Tag archives for “Spring”
FROM THE FARM
At Long Meadow Ranch, we take our fruits and veggies very seriously. Not only do we need our organic produce for our restaurant at Farmstead, but we use it to feed our chickens and sell it to our friends at the farmer’s market. We are transitioning from spring into summer and we’ve been planting like crazy the last couple weeks.
We still have chard, kale, collards, lettuces, artichokes, and beets in the ground. If Mother Nature is kind, we should have artichokes through May, chard, kale, collards, and lettuces into June, and beets all year.
With summer just around the corner, it was time to get our summer plant starters into the ground. We start all of our plants from seeds in our greenhouses, then move them into the ground for the majority of the growing season.
This year, Jeff (our culinary farm manager) thought it would be beneficial to plant some produce rows in our fruit orchard at our Rutherford Estate. The soil is rich in organic matter from years of tilling leaves, cover crop, etc into the ground. With the addition of some of our compost, this location makes for the perfect growing conditions for both fruit trees and veggies.
After the soil was prepared, we mapped out each of the beds. There are 2 rows pictured in this bed for peppers--we’re planting 13 varietals this year!
Next, we lay the irrigation lines. Each row gets 2 tape lines.
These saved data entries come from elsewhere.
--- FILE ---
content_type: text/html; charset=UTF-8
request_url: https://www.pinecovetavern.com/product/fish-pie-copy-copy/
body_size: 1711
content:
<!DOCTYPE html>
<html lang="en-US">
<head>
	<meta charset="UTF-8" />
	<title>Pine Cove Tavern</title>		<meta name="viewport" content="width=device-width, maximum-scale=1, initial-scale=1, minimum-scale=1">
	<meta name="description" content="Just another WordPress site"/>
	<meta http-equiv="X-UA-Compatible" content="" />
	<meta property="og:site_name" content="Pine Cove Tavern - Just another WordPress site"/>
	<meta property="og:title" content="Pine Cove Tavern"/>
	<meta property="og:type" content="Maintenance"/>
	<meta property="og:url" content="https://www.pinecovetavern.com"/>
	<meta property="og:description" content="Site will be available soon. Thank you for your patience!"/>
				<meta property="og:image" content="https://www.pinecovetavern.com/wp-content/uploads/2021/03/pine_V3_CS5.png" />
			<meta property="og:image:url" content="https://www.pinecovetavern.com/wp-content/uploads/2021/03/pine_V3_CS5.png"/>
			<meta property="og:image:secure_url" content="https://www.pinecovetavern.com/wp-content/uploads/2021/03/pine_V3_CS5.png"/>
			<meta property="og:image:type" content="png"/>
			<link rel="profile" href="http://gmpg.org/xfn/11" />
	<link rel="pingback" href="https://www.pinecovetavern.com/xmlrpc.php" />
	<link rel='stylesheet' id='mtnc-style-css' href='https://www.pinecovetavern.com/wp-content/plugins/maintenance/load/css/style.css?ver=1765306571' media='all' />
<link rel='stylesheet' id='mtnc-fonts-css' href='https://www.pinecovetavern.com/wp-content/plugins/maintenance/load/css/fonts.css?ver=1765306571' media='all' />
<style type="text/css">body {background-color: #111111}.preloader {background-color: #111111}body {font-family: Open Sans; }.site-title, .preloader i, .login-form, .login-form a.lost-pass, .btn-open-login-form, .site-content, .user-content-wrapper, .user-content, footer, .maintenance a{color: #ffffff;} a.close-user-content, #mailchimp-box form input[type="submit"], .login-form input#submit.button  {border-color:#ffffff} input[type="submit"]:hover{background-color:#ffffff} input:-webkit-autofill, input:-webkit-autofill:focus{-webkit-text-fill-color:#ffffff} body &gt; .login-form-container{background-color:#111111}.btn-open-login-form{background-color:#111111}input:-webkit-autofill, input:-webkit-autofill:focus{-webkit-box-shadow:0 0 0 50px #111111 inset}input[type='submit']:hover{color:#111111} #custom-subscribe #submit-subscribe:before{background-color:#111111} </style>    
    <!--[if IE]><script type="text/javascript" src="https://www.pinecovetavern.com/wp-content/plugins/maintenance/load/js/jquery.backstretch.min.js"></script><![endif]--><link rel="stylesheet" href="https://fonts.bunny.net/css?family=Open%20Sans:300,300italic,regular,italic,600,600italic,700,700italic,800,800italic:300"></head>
Once the lines were placed, we laid plastic over the soil and irrigation to block weeds and for water efficiency. This special plastic comes in a variety of colors, but we use green for these plants, because it warms the soil. We use a red plastic for our tomato plants--check out our Facebook over the next few weeks for more information on why we use red plastic for tomatoes.
Before we started planting, we had to mark the distance between the plants. This row is being marked for cucumbers. The distance between the plants is important to ensure enough space for each plant to thrive
We chose to plant cucumbers in this row, because of it’s proximity to the beehive. The bees will help pollinate the Striped Armenian and Diva cucumbers.
Fun fact: the long, thin Striped Armenian cucumber is actually a member of the melon family with light and dark green stripes! Diva cucumbers are tender, crisp, sweet, and seedless.
The remaining rows on the west side of the orchard were planted with peppers. The peppers will really help the fruit trees, as they had a tough winter with all of the rain.
This year we planted: Lemon Drop, Alaku Sarga, Corbaci, Como di Torro, Fatalii, Jimmy Nardello, Leustchauer Paprika, Mayan Habanero, mixed Bell, Padron, Red Cheese, Shishito, and Urfa.
Who knew the orchard could look more beautiful than it already did?! We plan to plant melons in the eastern part of the orchard in the same manner. We’re excited to see how these plants work together in the coming months to produce lots of tasty food for our plates.